- **EXERCISE DESCRIPTION**: Continue the forum thread on 800-amp conductor and generator sizing from the point where its last post ends.

-- begin EXCERPT PROVIDED --

For years I thought it stated '800 amps', not 'more than 800 amps'. 

I work with a lot of stuff 800 amps or more. 

Oh well.....


----------



## Knightryder12 (Apr 4, 2013)

wildleg said:


> actually, it's not a violation at 800 amps. it's a violation if it is OVER 800 amps.


That's only true if the calculated load is not over 760 amps. by using two sets of 500 kcmil you limit yourself to 760 amps or less. Better to use the 3 sets of 300 kcmil.


----------



## Southeast Power (Jan 18, 2009)

Knightryder12 said:


> That's only true if the calculated load is not over 760 amps. by using two sets of 500 kcmil you limit yourself to 760 amps or less. Better to use the 3 sets of 300 kcmil.


Rounded up to the next standard OCP size of 800amps? :001_huh:


----------



## FF301 (Jan 12, 2014)

You really need an engineer to determine generator capacity, they will consider HP, fuel type, operating temp, generator specs such as # of poles, PF, and so on. 
Are you using a transfer switch only allowing one genset at a time or can you parallel units. 
You need to size for your max output based on unit size before OCP then size based on disconnect to transfer switch to If you can parallel units then you must size up from transfer switch to main panel based on both units running ( again sizing for max current) 
Is this for civilian use or military use cause military does not follow the NEC.

-- end EXCERPT PROVIDED --
-- begin ENTRIES SUPPLIED --

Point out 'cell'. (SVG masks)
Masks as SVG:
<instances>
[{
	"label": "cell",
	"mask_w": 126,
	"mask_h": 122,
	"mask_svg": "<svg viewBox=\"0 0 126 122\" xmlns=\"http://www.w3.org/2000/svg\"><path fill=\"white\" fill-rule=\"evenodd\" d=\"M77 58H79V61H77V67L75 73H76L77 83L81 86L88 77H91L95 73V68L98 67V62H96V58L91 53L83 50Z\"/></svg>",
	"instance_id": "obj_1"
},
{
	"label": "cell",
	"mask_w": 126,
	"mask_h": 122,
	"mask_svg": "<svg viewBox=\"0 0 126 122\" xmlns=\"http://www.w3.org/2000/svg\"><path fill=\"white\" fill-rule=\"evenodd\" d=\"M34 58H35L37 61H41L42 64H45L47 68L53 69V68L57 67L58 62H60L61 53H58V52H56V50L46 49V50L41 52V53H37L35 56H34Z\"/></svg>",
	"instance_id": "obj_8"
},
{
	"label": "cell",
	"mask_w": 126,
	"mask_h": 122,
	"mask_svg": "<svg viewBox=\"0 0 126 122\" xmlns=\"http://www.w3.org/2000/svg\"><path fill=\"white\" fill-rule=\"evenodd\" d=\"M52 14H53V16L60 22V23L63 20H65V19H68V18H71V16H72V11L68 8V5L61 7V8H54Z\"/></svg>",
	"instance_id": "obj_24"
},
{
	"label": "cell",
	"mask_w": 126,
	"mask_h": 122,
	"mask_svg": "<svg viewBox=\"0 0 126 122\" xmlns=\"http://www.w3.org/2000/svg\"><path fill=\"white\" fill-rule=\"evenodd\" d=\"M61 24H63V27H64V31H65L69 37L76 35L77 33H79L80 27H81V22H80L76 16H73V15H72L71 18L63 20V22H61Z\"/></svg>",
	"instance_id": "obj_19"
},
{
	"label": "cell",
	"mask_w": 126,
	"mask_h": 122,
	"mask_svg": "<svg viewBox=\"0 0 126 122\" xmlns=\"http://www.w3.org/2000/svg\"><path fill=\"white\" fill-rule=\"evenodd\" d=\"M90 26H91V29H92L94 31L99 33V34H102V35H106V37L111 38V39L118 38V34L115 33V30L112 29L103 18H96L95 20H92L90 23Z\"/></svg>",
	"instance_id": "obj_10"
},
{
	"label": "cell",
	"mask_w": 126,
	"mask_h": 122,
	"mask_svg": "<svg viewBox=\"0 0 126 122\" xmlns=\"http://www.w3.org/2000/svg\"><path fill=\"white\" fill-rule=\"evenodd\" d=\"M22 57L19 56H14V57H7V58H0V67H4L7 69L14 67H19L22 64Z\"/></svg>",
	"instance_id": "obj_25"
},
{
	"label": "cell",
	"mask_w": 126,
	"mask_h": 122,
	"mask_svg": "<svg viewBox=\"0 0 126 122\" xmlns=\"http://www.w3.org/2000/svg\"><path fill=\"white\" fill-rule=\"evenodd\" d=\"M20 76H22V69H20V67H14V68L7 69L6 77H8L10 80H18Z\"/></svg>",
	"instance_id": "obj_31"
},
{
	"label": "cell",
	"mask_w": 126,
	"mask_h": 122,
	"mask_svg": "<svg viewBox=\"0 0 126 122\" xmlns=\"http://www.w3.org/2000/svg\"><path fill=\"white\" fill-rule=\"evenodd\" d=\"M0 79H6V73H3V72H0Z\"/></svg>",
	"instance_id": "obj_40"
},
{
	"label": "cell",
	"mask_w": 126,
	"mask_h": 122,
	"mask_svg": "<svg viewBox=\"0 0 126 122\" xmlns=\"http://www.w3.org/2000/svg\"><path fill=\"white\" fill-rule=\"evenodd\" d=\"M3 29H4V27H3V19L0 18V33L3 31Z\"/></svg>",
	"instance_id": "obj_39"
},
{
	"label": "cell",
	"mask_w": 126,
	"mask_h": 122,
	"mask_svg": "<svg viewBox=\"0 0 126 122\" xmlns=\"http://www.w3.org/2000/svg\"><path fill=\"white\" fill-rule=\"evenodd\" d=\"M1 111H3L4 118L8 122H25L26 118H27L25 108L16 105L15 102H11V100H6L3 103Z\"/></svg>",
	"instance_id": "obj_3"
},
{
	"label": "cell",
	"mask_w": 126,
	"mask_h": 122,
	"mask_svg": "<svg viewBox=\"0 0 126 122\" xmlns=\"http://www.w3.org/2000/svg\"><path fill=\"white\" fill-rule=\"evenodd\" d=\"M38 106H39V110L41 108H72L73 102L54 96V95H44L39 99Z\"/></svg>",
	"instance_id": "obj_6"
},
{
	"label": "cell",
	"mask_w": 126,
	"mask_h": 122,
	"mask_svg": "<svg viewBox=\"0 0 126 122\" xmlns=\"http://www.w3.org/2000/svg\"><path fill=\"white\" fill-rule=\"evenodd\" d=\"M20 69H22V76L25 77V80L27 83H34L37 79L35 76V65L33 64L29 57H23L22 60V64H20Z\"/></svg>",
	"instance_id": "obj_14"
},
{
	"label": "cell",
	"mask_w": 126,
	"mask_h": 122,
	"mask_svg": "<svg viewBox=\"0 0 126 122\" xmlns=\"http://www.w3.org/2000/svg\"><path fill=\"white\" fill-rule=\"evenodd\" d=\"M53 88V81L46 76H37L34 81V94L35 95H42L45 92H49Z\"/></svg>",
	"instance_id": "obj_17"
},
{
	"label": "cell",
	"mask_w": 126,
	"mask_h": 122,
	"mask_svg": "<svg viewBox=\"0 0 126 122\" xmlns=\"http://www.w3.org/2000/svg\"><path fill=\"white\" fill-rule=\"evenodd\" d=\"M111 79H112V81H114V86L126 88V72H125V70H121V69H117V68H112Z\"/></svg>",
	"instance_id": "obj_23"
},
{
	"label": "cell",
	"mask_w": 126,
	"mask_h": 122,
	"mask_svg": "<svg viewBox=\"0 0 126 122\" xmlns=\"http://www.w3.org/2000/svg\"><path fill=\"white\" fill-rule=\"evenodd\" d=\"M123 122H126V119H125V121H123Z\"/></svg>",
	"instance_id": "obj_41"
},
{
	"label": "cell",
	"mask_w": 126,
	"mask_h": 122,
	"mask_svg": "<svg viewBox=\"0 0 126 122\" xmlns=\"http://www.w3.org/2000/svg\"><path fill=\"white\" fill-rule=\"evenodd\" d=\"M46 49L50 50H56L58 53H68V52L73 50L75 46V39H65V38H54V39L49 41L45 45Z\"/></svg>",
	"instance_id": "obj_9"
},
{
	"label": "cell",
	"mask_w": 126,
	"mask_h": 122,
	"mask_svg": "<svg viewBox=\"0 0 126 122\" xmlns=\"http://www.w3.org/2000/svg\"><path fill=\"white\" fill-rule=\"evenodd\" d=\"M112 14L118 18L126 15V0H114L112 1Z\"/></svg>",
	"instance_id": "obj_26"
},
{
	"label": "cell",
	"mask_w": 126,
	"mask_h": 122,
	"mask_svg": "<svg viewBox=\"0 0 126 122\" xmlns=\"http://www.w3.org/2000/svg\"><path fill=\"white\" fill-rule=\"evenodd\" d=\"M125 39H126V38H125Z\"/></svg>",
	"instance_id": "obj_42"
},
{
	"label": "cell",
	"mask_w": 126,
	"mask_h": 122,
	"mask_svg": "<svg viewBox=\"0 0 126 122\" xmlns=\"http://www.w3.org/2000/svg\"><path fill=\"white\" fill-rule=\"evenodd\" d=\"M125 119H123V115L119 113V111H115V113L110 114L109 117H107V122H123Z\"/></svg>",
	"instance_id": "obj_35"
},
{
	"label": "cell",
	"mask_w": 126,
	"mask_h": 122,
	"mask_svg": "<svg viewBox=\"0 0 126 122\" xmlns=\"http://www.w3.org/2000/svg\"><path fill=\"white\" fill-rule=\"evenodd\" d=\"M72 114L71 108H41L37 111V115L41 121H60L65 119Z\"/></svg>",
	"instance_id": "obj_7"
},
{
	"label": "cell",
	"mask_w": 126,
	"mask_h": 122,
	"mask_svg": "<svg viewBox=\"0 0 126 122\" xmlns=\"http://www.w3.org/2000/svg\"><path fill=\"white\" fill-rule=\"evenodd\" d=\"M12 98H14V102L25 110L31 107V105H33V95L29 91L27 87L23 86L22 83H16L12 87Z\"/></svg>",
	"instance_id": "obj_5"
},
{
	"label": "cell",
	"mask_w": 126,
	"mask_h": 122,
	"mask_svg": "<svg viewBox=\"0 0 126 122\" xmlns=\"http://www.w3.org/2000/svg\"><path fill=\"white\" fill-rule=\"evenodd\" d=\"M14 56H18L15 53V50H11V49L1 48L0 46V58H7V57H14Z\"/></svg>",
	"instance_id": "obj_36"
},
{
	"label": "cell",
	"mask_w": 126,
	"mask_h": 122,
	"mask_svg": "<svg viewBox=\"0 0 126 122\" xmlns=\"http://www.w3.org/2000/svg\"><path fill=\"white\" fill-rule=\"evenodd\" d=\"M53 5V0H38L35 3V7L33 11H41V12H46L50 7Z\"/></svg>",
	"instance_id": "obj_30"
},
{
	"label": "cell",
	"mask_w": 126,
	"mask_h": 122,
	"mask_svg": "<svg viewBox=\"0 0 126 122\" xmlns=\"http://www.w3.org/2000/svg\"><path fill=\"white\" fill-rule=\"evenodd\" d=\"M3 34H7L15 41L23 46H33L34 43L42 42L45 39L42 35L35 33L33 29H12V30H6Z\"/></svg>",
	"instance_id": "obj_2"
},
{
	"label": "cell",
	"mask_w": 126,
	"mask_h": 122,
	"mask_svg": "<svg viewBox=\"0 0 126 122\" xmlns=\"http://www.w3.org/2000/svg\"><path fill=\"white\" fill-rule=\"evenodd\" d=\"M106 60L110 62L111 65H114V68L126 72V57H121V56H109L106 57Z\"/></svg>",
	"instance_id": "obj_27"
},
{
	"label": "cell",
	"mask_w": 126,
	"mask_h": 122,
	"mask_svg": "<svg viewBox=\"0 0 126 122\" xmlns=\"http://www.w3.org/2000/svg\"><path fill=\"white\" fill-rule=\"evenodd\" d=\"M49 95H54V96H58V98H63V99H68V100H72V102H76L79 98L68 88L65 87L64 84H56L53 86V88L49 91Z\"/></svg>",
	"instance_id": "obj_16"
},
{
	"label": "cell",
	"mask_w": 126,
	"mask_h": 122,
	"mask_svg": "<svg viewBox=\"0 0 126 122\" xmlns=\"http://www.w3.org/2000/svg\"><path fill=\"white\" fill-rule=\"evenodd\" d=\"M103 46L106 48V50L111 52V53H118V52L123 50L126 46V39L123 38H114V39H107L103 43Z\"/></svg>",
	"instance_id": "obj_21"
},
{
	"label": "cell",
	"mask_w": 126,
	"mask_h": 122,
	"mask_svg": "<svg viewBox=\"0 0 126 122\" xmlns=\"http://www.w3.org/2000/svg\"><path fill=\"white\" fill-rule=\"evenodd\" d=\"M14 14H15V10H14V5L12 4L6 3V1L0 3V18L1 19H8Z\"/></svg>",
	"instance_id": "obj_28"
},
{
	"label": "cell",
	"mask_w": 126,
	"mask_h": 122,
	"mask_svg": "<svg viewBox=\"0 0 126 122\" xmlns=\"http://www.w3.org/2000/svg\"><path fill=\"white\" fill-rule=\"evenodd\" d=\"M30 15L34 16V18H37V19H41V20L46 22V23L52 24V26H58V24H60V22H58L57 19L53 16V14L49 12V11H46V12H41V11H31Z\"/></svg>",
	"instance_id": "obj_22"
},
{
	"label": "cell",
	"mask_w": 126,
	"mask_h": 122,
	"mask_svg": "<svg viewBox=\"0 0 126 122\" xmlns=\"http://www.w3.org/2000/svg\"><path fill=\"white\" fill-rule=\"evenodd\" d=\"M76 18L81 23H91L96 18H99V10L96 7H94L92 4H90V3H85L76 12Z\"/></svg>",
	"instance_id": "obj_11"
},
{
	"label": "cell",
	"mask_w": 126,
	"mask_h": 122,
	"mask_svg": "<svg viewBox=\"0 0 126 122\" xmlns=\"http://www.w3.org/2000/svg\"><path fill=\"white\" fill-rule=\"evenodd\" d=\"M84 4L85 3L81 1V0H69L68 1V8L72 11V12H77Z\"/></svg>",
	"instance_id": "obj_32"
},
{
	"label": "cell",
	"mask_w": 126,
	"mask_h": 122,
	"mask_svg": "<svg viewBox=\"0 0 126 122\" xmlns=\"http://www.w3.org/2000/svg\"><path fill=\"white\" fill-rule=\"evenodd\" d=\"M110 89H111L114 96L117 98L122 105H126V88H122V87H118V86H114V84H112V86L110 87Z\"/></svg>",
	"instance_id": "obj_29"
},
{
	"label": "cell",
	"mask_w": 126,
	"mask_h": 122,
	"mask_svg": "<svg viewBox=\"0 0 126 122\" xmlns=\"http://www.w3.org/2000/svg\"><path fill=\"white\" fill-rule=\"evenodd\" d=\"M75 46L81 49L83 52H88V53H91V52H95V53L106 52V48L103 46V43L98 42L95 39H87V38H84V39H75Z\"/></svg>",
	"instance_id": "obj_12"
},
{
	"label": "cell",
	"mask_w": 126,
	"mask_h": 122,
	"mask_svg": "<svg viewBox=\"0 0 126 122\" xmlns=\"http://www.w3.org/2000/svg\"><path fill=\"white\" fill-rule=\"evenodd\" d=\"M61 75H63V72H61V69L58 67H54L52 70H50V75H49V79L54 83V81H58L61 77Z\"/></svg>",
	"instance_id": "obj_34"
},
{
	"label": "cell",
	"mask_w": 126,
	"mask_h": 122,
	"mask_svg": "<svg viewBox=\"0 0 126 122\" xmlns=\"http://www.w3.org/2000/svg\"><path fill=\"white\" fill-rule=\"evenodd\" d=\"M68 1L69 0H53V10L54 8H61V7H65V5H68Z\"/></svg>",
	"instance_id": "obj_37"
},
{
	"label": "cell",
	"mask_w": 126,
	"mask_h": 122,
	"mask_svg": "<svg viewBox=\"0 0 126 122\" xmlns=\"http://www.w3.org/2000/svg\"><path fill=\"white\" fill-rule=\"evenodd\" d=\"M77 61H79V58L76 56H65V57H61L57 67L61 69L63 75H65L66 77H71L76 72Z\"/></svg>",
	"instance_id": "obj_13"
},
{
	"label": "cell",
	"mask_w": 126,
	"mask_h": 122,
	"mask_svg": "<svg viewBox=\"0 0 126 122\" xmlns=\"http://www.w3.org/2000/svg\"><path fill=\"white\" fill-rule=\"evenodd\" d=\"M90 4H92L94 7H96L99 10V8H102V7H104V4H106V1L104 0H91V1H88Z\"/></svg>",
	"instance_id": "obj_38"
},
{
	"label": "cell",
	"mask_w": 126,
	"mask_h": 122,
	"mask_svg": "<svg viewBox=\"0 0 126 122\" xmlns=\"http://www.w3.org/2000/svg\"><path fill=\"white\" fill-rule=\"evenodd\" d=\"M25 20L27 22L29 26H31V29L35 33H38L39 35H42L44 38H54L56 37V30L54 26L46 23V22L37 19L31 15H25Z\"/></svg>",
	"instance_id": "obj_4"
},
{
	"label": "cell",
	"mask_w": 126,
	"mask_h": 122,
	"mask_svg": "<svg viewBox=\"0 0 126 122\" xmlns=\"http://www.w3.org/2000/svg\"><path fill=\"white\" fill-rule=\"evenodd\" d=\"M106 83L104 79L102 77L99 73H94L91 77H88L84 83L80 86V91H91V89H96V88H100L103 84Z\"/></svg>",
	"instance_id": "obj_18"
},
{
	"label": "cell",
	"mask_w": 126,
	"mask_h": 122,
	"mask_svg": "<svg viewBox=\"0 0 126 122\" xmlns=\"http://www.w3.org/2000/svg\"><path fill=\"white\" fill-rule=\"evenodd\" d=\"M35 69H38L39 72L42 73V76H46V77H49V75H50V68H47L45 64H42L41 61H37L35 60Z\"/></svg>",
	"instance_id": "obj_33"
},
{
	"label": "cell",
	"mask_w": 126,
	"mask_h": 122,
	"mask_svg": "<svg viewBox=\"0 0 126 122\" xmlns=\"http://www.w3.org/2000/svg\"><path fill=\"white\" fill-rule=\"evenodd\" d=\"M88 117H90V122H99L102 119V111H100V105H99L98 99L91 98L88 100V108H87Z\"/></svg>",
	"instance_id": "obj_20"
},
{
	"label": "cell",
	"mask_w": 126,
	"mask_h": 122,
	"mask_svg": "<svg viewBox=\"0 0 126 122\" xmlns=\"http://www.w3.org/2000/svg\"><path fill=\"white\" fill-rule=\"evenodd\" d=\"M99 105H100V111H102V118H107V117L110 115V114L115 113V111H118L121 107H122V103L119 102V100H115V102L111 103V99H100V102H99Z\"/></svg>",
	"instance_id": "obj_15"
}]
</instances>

-- end ENTRIES SUPPLIED --

- **RESULT FOR THIS EXERCISE**:
Remember if you intend to parallel the gensets you need to be able to control the voltage regulator and eng speed to balance the load.


----------



## Carultch (May 14, 2013)

Knightryder12 said:


> That's only true if the calculated load is not over 760 amps. by using two sets of 500 kcmil you limit yourself to 760 amps or less. Better to use the 3 sets per phase of 300 kcmil.


500 kW on the dot, is equal to 602 Amperes per phase at 277/480 V three phase. If it is a continuous load, you thus have to multiply by 1.25 to find the amperes of wire needed, and to find the value you round up to your breaker size.


602A *1.25= 752A, which means an 800A breaker would be used.

The "next size up rule" applies to OCPD's which are 800A (inclusive) and less. As long as the next size up rule also applies this situation for the nature of this particular load and arrangement of wiring, two parallel sets of 500 kcmil in separate raceways would be acceptable. You do need to make sure that your device isn't ever going to operate at more than 500 kW. Not 550 kW.

I don't really work with generators much, so I don't know if there are special rules that apply to them, unlike ordinary loads.

If you are unsure of whether or not you should be using the next size up rule, it is better to just size the wire to the breaker amps, which would be 3 sets of 300 kcmil copper in separate raceways.


----------



## STLelectrician (Jan 2, 2015)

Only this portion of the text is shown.